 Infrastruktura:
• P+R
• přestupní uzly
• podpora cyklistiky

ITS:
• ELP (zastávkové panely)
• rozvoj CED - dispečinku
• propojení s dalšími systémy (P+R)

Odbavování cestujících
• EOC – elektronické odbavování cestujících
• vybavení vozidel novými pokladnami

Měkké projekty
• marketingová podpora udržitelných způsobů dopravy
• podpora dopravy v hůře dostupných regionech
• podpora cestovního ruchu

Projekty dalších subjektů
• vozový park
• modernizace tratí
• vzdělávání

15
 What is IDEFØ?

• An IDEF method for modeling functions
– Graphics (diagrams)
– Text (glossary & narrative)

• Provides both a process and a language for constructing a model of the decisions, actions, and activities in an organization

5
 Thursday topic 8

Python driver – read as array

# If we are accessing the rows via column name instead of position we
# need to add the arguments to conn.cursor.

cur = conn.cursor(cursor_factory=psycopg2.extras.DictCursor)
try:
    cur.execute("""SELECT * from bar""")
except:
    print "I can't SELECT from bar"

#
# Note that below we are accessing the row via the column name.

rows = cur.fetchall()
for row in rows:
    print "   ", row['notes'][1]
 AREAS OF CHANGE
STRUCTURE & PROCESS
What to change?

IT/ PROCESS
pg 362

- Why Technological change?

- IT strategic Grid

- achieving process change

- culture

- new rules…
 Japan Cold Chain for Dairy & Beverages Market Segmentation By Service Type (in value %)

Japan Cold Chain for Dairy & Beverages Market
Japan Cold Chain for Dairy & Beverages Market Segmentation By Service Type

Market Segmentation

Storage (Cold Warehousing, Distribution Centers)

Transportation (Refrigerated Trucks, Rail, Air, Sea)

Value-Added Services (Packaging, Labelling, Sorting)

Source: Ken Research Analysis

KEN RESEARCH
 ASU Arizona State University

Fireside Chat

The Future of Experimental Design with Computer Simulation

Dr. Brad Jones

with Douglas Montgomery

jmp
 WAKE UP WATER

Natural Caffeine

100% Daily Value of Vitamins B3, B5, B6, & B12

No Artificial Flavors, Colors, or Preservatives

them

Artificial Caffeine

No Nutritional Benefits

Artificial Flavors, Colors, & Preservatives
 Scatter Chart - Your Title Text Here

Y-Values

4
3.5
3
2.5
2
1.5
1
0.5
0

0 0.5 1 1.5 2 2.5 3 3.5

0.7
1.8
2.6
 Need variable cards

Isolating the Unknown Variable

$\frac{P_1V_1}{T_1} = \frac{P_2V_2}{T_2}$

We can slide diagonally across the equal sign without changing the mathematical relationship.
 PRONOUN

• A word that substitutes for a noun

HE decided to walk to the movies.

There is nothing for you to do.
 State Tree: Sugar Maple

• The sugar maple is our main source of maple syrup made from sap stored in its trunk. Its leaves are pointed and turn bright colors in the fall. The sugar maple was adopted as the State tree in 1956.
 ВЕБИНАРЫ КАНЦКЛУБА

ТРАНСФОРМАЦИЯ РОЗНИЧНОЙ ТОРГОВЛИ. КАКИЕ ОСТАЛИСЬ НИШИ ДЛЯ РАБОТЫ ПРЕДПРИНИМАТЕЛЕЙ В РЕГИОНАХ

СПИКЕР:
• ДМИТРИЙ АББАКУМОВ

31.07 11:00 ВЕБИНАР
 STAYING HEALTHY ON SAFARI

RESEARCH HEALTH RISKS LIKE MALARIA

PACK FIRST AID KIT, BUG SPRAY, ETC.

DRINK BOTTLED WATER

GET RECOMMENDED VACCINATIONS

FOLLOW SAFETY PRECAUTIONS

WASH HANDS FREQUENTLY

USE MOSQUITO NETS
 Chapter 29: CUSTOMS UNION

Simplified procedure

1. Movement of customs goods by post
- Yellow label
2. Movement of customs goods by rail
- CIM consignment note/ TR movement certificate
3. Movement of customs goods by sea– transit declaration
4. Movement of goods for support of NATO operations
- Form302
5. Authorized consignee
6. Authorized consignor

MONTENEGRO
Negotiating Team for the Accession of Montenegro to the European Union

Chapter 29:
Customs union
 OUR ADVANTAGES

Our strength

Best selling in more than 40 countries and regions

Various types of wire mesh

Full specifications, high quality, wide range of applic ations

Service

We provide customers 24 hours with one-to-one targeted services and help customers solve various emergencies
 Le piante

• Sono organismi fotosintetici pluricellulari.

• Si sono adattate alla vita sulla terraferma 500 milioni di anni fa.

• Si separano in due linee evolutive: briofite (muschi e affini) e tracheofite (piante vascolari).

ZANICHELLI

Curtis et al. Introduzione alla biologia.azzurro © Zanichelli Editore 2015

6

================

Your objective:
Reproduce the listing above exactly, in its entirety.

Answer below:
 Infrastruktura:
• P+R
• přestupní uzly
• podpora cyklistiky

ITS:
• ELP (zastávkové panely)
• rozvoj CED - dispečinku
• propojení s dalšími systémy (P+R)

Odbavování cestujících
• EOC – elektronické odbavování cestujících
• vybavení vozidel novými pokladnami

Měkké projekty
• marketingová podpora udržitelných způsobů dopravy
• podpora dopravy v hůře dostupných regionech
• podpora cestovního ruchu

Projekty dalších subjektů
• vozový park
• modernizace tratí
• vzdělávání

15
 What is IDEFØ?

• An IDEF method for modeling functions
– Graphics (diagrams)
– Text (glossary & narrative)

• Provides both a process and a language for constructing a model of the decisions, actions, and activities in an organization

5
 Thursday topic 8

Python driver – read as array

# If we are accessing the rows via column name instead of position we
# need to add the arguments to conn.cursor.

cur = conn.cursor(cursor_factory=psycopg2.extras.DictCursor)
try:
    cur.execute("""SELECT * from bar""")
except:
    print "I can't SELECT from bar"

#
# Note that below we are accessing the row via the column name.

rows = cur.fetchall()
for row in rows:
    print "   ", row['notes'][1]
 AREAS OF CHANGE
STRUCTURE & PROCESS
What to change?

IT/ PROCESS
pg 362

- Why Technological change?

- IT strategic Grid

- achieving process change

- culture

- new rules…
 Japan Cold Chain for Dairy & Beverages Market Segmentation By Service Type (in value %)

Japan Cold Chain for Dairy & Beverages Market
Japan Cold Chain for Dairy & Beverages Market Segmentation By Service Type

Market Segmentation

Storage (Cold Warehousing, Distribution Centers)

Transportation (Refrigerated Trucks, Rail, Air, Sea)

Value-Added Services (Packaging, Labelling, Sorting)

Source: Ken Research Analysis

KEN RESEARCH
 ASU Arizona State University

Fireside Chat

The Future of Experimental Design with Computer Simulation

Dr. Brad Jones

with Douglas Montgomery

jmp
 WAKE UP WATER

Natural Caffeine

100% Daily Value of Vitamins B3, B5, B6, & B12

No Artificial Flavors, Colors, or Preservatives

them

Artificial Caffeine

No Nutritional Benefits

Artificial Flavors, Colors, & Preservatives
 Scatter Chart - Your Title Text Here

Y-Values

4
3.5
3
2.5
2
1.5
1
0.5
0

0 0.5 1 1.5 2 2.5 3 3.5

0.7
1.8
2.6
 Need variable cards

Isolating the Unknown Variable

$\frac{P_1V_1}{T_1} = \frac{P_2V_2}{T_2}$

We can slide diagonally across the equal sign without changing the mathematical relationship.
 PRONOUN

• A word that substitutes for a noun

HE decided to walk to the movies.

There is nothing for you to do.
 State Tree: Sugar Maple

• The sugar maple is our main source of maple syrup made from sap stored in its trunk. Its leaves are pointed and turn bright colors in the fall. The sugar maple was adopted as the State tree in 1956.
 ВЕБИНАРЫ КАНЦКЛУБА

ТРАНСФОРМАЦИЯ РОЗНИЧНОЙ ТОРГОВЛИ. КАКИЕ ОСТАЛИСЬ НИШИ ДЛЯ РАБОТЫ ПРЕДПРИНИМАТЕЛЕЙ В РЕГИОНАХ

СПИКЕР:
• ДМИТРИЙ АББАКУМОВ

31.07 11:00 ВЕБИНАР
 STAYING HEALTHY ON SAFARI

RESEARCH HEALTH RISKS LIKE MALARIA

PACK FIRST AID KIT, BUG SPRAY, ETC.

DRINK BOTTLED WATER

GET RECOMMENDED VACCINATIONS

FOLLOW SAFETY PRECAUTIONS

WASH HANDS FREQUENTLY

USE MOSQUITO NETS
 Chapter 29: CUSTOMS UNION

Simplified procedure

1. Movement of customs goods by post
- Yellow label
2. Movement of customs goods by rail
- CIM consignment note/ TR movement certificate
3. Movement of customs goods by sea– transit declaration
4. Movement of goods for support of NATO operations
- Form302
5. Authorized consignee
6. Authorized consignor

MONTENEGRO
Negotiating Team for the Accession of Montenegro to the European Union

Chapter 29:
Customs union
 OUR ADVANTAGES

Our strength

Best selling in more than 40 countries and regions

Various types of wire mesh

Full specifications, high quality, wide range of applic ations

Service

We provide customers 24 hours with one-to-one targeted services and help customers solve various emergencies
 Le piante

• Sono organismi fotosintetici pluricellulari.

• Si sono adattate alla vita sulla terraferma 500 milioni di anni fa.

• Si separano in due linee evolutive: briofite (muschi e affini) e tracheofite (piante vascolari).

ZANICHELLI

Curtis et al. Introduzione alla biologia.azzurro © Zanichelli Editore 2015

6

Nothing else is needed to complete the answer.